The added value for biopharma clients is that Novellia can provide health data from sources other than the principal investigator, that they cannot access.

“It’s fine if a patient only goes to Stanford for clinical care, but a woman with breast cancer, on average, has four to five physicians. They’re seeing an oncologist, a nurse specialist, a general practitioner and an OB/GYN,” said Shankar. In that case, Novellia can gather in all the medical records, typically increasing the volume of data 10- to 20-fold.

More sensitive and insightful outputs

The comprehensive longitudinal data from patient records that feed Novellia’s scenario modeling makes for more sensitive and insightful outputs than is the case for models based on time-limited data from patients during clinical trials.

Although only involving a small number of patients, the breadth of data sources to which Novellia has access have provided fresh insights into adverse events in HER2+ breast cancer patients treated with antibody drug conjugates.

Interstitial lung disease (ILD) is an adverse drug reaction associated with targeted antibody drug conjugate therapies for treating HER2+ breast cancer. Based on reports in the medical literature it occurs in 10% to 14% of patients.

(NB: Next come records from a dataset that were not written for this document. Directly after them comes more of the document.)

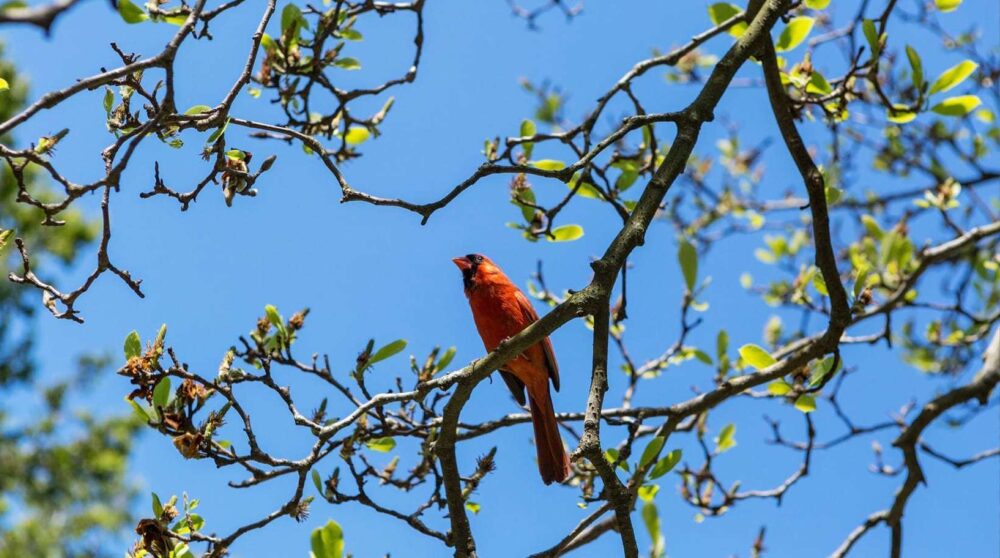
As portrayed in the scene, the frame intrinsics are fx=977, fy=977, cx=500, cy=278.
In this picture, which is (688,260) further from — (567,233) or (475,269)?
(475,269)

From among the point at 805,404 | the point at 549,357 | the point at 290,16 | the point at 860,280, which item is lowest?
the point at 805,404

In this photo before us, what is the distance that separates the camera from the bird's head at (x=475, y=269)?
5.09m

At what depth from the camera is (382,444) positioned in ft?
12.2

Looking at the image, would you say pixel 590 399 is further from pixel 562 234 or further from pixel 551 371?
pixel 551 371

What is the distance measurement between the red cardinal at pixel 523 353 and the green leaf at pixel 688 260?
79 centimetres

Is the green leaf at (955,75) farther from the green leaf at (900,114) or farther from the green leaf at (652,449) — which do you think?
the green leaf at (652,449)

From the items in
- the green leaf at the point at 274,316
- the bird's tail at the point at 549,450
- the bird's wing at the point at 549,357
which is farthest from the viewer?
the bird's wing at the point at 549,357

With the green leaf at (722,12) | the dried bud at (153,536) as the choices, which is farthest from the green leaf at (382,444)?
the green leaf at (722,12)

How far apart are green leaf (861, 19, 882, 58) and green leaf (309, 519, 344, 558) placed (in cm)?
252

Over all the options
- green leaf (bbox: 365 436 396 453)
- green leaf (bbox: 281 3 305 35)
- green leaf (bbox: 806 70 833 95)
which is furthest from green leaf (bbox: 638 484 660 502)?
green leaf (bbox: 281 3 305 35)

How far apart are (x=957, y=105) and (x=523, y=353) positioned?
6.82ft

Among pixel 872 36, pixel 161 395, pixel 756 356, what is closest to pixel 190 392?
pixel 161 395

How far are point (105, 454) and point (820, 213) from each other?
1395cm

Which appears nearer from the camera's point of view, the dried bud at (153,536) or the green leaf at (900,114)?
the dried bud at (153,536)
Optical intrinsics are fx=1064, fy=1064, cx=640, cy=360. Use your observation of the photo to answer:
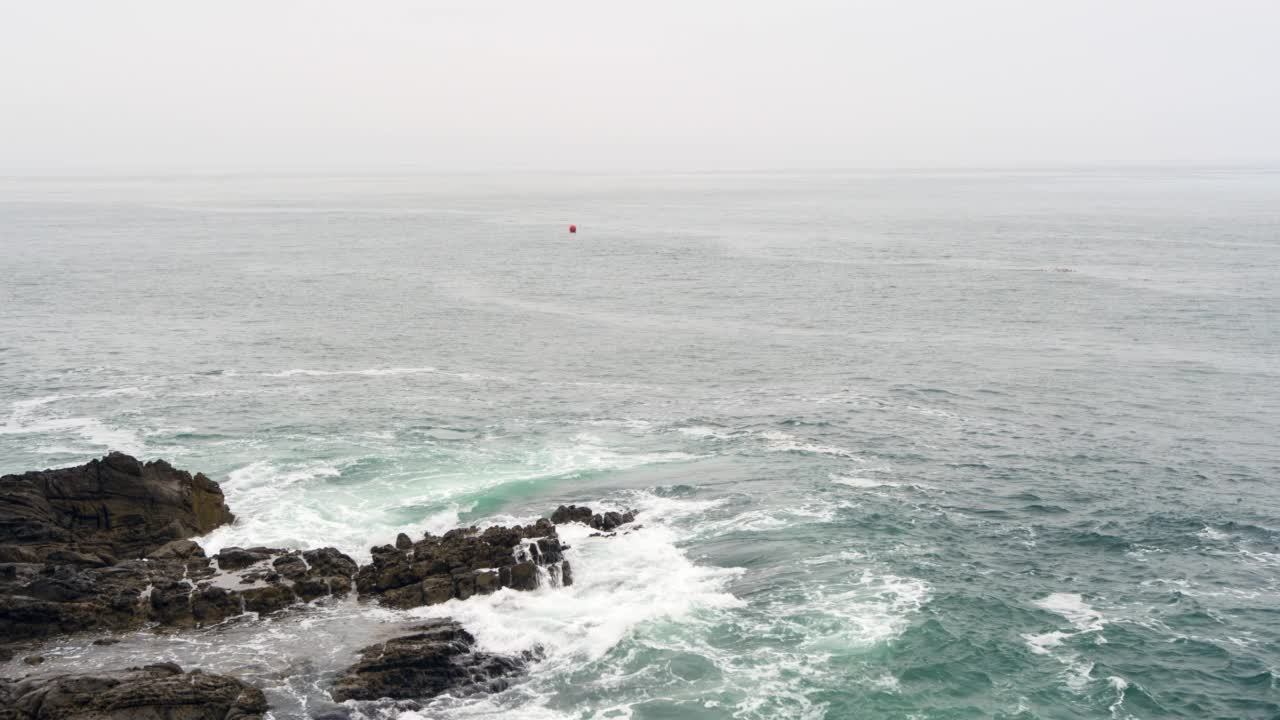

While the mechanism is not fully understood, it is thought to involve an immune response that drives inflammation in the lungs.

While potentially severe, low-grade cases can be treated with steroids, meaning it is important that patients are aware of, and promptly report, symptoms of ILD. At the same time, clinicians need to be aware of the risk factors.

In Project EVOLVE, Novellia aimed to better understand the incidence and warning signs of ILD in a real-world setting. From the analysis of a half million unique health records, it was shown that only 4.17% of respiratory adverse events were identified as ILD, significantly fewer than reported in the literature, with asthma, colds and COVID-19 accounting for most respiratory problems.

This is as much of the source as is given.